United States TV coverage
- Network: NBC

= 1966 Sun Bowl =

American college football game

The 1966 Sun Bowl was a college football postseason bowl game between the Wyoming Cowboys and the Florida State Seminoles, played on December 24 at El Paso, Texas.

==Background==
The Cowboys were champions of the Western Athletic Conference (WAC) for the first time and were in the Sun Bowl for the third time in ten years. Florida State was an independent and in the Sun Bowl for the first time in a dozen years.

==Game summary==
Wyoming junior halfback Jim Kiick rushed for 135 yards on 25 carries, caught four passes for 42 yards, and scored twice (first and third quarters).
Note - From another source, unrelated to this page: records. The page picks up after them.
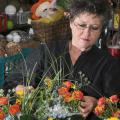 The University Florist staff stays busy preparing arrangements for weddings, parties and other special occasions. Lynette McDougald is preparing these floral arrangements for an event at the Union.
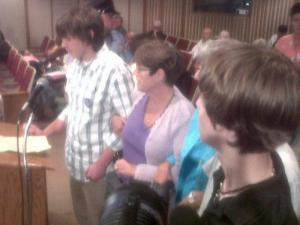 A student speaker locked arms with others in front of the Wake County Board of Education Tuesday, Aug. 10, 2010.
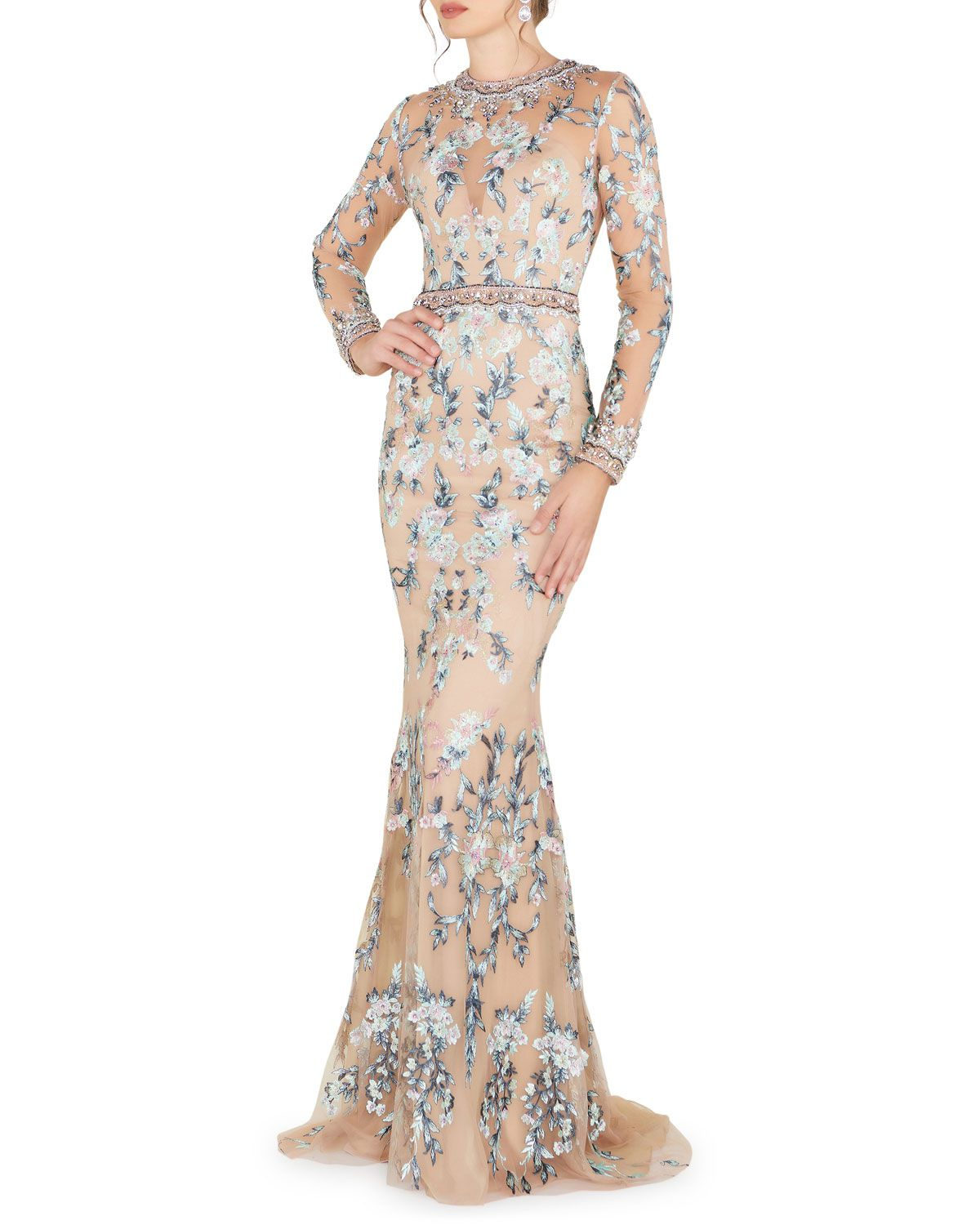 Model in floral-embroidered sheer tulle lace gown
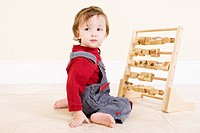 Young Boy Playing with Picture Blocks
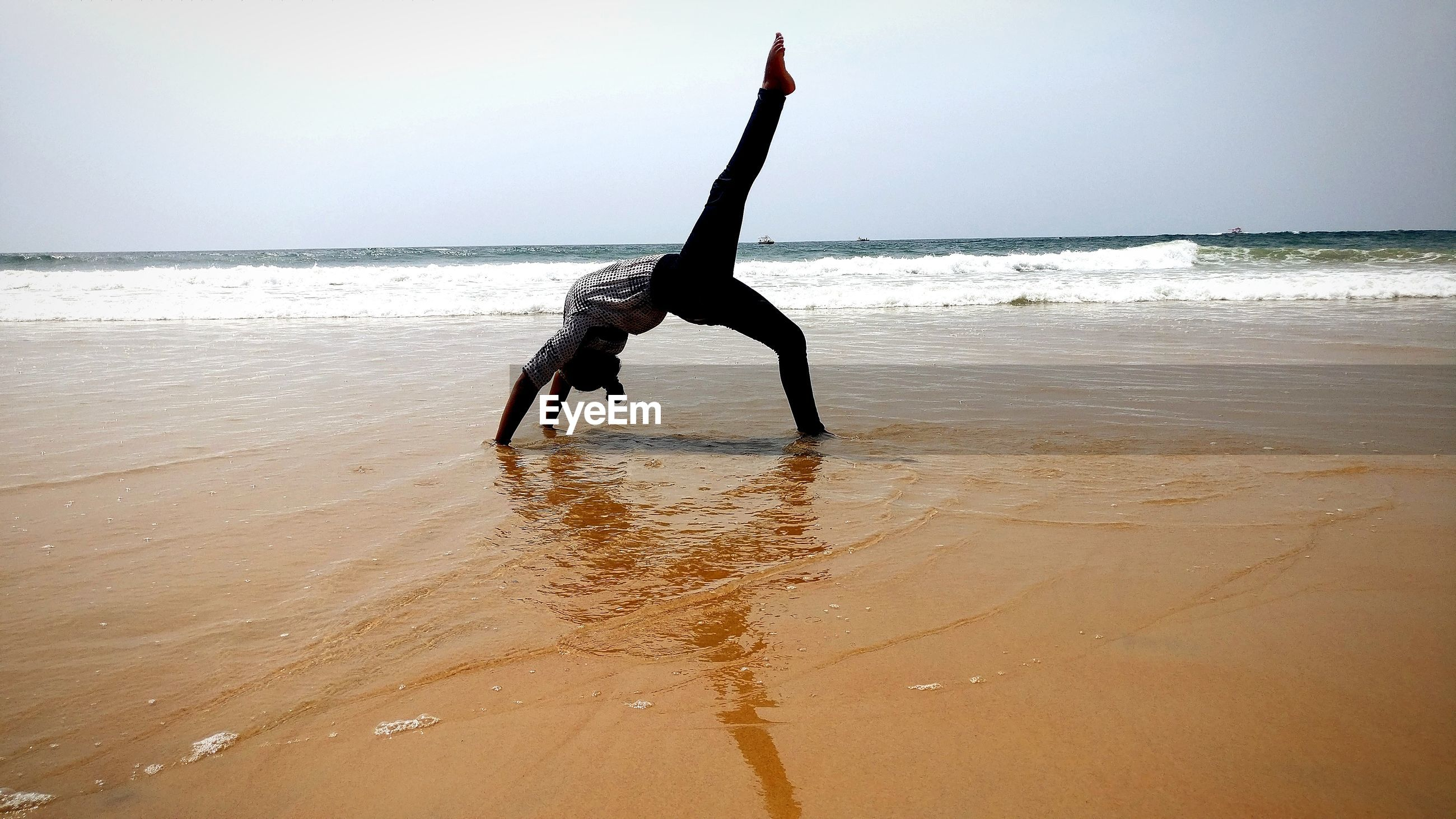 Woman doing stunt in sea against clear sky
Florida State quarterback Kim Hammond threw two touchdowns, one to Ron Sellers for 49 yards and four minutes later a 59-yard pass to T. K. Wetherell to give the Seminoles a 14–7 lead at halftime.

Cowboy Jerry Marion caught a 39-yard pass from quarterback Rick Egloff to tie the score at fourteen each. Kiick's touchdown of 43 yards reclaimed the lead for Wyoming at 21–14. In the fourth quarter, Egloff added a rushing touchdown to make it 28–14. Hammond and Ron Sellers connected for another touchdown reception to narrow the margin to eight, but the Seminoles failed to score again.

Kiick won the Dr. C. M Hendricks award as the Sun Bowl's most valuable player, and middle guard Jerry Durling won the Hizson Jewelry Trophy as the lineman of the game. Durling was also named to the 22-player UPI All-Bowl Team.

Released prior to the November bowl games, Wyoming finished the season ranked 15th in the UPI Coaches Poll.

==Aftermath==
The Cowboys have yet to return to the Sun Bowl. While Eaton won three consecutive conference titles (1966, 1967, and 1968), he was fired four years later. The Cowboys struggled in his last sixteen games: they went 3–13 in the final six games of the 1969 and through the 1970 season, after getting rid of 14 players for wanting to wear armbands in protest. The Seminoles have also not returned to the Sun Bowl since this game, but have had better success in the time since.